Africa
European contractors have a long tradition of engagement in Africa. However, it has become more difficult over the past two decades to maintain a significant presence on the African continent, and in particular in the Sub Sahara region. Whilst European international contractors have successfully adapted their internationalisation strategies to the needs of the globalisation era and were able to more than triple their international turnover since 1990 from then 53 billion US$ to some 190 billion US$ in 2009. the same statistics reveal that no more than 10% of overseas works in 2009 were carried out in Africa, compared to 15% in 1990.
What are the main reasons for the withdrawal of many European companies?
- A sharp reduction in the financial and human resources allocated to infrastructure during the 1990s. It was – erroneously – anticipated by the international donor community that the private sector would step in and invest into privatised infrastructure service companies in developing countries. Subsequent experience showed, however, that the risks associated with privately financed infrastructure in the developing world were in many cases too high and thus the initial appetite of investors to engage in these types of projects decreased dramatically.
- A strategic realignment of the development policy of Multilateral and Bilateral Development Banks which, despite shortcomings in partner countries’ management systems, are shifting their financial support from project aid to budget support and their procurement rules from internationally harmonised Standard Bidding Documents to a rather diverse range of Country Procurement Systems.
- A growing importance of the financial markets as well as Corporate Governance requirements motivated European infrastructure providers to focus increasingly on business profitability. This meant a concentration of activities on foreign markets with a business-friendly legal framework and minimum political and economic risk as well as an evolution of many European contractors into construction-related service providers. Yet, European development agencies have hardly recognised this change of strategy, as they offer only a narrow market for privately operated infrastructure projects.

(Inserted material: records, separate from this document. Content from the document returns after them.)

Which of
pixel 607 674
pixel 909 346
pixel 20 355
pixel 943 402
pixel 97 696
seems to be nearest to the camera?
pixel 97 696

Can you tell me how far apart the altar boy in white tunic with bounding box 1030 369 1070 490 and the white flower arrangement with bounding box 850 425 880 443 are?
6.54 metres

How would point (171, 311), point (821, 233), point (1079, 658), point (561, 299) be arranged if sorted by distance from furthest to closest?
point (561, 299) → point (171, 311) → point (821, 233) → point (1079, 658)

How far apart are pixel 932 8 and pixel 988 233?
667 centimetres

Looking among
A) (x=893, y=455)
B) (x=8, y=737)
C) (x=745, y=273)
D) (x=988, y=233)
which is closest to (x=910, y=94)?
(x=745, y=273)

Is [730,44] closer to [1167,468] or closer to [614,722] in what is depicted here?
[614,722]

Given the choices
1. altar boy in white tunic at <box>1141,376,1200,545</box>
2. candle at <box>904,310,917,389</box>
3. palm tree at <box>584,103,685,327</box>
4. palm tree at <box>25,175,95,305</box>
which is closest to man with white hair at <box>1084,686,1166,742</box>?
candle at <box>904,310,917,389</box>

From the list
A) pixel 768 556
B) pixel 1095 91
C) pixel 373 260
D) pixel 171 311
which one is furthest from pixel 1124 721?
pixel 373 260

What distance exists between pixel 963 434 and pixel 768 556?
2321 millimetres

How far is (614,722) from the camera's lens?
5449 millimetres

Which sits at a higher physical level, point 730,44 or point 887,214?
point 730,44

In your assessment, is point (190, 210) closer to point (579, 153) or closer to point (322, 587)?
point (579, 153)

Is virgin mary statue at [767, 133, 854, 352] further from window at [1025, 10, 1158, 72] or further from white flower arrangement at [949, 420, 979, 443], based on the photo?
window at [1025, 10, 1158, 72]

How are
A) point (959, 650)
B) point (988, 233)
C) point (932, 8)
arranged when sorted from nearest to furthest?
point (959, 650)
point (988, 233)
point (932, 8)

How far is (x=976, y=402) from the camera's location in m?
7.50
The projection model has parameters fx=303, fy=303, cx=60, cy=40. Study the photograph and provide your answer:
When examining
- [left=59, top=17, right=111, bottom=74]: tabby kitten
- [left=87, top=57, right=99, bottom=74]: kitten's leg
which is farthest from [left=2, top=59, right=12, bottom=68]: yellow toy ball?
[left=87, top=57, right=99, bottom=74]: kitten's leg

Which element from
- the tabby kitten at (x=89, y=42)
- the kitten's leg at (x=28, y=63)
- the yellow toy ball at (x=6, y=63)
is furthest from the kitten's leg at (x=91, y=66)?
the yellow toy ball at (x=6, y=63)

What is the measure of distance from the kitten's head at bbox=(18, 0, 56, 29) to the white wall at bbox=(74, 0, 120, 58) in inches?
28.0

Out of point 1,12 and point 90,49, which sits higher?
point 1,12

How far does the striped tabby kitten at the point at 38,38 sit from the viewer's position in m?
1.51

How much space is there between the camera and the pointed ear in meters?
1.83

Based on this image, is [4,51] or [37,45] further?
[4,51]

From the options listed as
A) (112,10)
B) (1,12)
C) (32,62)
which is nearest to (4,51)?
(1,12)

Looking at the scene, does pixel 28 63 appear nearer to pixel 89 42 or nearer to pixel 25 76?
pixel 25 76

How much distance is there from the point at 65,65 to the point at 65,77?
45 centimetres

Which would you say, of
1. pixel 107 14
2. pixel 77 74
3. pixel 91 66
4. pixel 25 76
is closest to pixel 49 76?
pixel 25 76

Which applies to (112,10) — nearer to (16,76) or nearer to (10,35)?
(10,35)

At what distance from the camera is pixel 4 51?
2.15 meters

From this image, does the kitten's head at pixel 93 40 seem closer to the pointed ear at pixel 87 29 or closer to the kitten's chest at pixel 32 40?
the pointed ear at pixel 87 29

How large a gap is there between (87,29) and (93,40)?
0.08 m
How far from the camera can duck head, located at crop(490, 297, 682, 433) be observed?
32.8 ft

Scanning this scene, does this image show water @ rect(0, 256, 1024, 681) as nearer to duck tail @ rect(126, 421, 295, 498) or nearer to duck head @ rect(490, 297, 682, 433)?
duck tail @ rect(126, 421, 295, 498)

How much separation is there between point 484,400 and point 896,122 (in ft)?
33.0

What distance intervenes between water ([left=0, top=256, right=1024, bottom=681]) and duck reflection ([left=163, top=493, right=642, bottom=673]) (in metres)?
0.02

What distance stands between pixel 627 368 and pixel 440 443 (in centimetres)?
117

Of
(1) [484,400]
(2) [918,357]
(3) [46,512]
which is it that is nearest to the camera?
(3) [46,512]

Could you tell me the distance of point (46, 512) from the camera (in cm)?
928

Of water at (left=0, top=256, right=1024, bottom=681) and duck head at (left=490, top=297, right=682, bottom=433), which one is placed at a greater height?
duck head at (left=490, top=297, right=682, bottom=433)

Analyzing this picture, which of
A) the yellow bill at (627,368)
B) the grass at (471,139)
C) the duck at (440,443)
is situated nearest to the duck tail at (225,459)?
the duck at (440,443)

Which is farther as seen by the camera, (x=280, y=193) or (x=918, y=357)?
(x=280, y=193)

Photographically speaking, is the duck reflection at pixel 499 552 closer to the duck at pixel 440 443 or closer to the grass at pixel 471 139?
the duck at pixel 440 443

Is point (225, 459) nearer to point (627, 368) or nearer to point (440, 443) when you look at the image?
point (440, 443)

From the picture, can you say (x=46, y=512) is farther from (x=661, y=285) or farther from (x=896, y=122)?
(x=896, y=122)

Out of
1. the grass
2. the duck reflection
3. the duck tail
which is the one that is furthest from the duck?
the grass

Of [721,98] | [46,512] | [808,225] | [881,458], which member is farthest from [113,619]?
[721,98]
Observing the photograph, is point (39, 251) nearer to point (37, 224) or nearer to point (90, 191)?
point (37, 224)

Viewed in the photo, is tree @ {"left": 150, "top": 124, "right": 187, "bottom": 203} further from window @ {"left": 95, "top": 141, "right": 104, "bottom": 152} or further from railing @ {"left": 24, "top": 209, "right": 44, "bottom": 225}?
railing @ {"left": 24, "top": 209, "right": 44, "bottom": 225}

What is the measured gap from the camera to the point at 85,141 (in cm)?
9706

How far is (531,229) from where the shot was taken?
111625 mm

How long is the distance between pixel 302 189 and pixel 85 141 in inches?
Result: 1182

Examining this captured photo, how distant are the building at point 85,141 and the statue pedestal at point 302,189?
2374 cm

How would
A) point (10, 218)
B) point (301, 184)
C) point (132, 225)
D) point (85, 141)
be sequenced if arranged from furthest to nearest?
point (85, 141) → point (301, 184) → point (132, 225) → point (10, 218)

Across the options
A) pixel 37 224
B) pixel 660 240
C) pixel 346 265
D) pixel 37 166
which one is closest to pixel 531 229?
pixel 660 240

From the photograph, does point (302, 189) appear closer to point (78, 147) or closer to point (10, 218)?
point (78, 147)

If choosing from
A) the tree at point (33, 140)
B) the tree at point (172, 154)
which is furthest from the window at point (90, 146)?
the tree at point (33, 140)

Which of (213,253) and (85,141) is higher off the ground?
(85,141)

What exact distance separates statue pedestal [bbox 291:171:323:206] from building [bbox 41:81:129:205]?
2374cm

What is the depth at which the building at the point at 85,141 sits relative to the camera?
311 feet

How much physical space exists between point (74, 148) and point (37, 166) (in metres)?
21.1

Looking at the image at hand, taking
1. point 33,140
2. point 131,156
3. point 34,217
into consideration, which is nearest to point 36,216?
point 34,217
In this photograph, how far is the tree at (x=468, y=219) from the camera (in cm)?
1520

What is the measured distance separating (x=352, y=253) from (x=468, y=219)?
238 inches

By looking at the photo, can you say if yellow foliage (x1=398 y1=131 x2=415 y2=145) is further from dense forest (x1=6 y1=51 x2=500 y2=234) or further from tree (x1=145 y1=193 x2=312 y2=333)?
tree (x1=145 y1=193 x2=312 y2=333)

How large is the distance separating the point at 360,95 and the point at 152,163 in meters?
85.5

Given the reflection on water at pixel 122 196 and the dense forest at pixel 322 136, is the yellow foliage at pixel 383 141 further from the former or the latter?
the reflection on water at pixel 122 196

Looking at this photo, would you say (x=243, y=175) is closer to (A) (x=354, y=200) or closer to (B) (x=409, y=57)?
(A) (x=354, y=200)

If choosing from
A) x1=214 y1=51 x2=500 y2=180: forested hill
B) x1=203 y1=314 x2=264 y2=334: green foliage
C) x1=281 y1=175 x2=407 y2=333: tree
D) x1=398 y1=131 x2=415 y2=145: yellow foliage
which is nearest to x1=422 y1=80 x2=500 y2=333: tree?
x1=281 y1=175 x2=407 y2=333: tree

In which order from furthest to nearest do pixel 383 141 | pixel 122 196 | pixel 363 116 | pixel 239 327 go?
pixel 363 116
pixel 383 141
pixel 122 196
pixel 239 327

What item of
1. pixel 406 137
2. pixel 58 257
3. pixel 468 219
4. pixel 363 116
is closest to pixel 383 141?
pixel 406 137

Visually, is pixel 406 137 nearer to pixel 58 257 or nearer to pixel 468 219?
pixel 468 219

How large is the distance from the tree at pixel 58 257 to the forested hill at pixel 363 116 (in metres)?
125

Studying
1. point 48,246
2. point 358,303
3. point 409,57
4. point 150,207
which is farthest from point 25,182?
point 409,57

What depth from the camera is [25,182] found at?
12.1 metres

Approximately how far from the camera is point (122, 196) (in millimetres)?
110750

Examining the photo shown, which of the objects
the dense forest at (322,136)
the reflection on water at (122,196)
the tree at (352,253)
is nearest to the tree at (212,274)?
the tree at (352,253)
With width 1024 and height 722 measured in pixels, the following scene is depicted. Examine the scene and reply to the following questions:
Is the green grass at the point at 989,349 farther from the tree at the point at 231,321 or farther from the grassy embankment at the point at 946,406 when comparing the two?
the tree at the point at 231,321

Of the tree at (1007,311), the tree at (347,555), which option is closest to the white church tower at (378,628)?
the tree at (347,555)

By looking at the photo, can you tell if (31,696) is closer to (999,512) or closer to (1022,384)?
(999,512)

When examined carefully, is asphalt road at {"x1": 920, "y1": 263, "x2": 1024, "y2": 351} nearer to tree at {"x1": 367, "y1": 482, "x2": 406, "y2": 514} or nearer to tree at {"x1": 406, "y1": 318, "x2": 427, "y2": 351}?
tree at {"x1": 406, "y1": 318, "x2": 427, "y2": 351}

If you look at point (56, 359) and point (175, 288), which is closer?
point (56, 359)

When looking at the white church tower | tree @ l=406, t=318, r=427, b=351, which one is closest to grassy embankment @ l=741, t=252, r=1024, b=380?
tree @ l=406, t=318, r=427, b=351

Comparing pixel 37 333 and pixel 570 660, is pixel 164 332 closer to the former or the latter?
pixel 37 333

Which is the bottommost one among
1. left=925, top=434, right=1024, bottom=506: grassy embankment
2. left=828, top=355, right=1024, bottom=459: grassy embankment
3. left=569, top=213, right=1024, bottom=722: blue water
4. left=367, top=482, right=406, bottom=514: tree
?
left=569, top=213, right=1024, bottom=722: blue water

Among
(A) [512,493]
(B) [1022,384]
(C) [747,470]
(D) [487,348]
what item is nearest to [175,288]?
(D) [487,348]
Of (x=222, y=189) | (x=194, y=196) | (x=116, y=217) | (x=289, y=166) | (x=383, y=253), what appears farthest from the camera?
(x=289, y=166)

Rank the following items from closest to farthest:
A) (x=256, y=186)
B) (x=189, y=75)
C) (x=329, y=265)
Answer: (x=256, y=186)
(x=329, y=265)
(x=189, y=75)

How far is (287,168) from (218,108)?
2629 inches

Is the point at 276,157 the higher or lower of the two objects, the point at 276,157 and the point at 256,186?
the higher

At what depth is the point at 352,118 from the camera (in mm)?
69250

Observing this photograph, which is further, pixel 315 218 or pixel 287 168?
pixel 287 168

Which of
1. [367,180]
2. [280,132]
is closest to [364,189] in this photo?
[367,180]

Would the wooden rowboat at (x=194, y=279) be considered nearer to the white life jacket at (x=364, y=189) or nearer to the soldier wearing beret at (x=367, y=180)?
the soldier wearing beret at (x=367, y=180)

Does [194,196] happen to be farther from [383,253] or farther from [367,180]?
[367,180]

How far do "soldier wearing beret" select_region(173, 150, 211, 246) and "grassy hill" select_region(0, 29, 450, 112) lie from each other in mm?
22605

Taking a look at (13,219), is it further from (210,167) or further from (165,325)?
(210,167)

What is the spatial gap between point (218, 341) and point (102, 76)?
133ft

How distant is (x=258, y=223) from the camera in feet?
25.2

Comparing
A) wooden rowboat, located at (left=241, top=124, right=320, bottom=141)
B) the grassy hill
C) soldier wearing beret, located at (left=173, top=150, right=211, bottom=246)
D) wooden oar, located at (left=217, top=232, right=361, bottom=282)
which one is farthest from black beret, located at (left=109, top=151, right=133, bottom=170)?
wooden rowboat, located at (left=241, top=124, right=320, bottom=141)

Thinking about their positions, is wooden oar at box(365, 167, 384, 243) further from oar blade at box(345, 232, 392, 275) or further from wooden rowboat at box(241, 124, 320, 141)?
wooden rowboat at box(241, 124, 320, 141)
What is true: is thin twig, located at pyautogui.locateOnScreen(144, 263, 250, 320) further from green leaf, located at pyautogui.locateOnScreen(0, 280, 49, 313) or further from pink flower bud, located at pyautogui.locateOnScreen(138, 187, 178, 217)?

- A distortion of international competition provoked by the fact that the new competitors from emerging markets are not bound by the strict OECD regulations on financial, environmental, social and ethical standards which have subsequently been transcribed into the national laws of OECD signatories. Obviously, such rules, if applied in Africa unilaterally to the OECD industry, place a crucial disadvantage on European infrastructure providers vis-à-vis its competitors from non-OECD countries.
EIC is in close contact with the European Commission and the World Bank in order to rebalance the framework conditions on the European and international level that would allow European contractors to become more actively engaged in Africa again.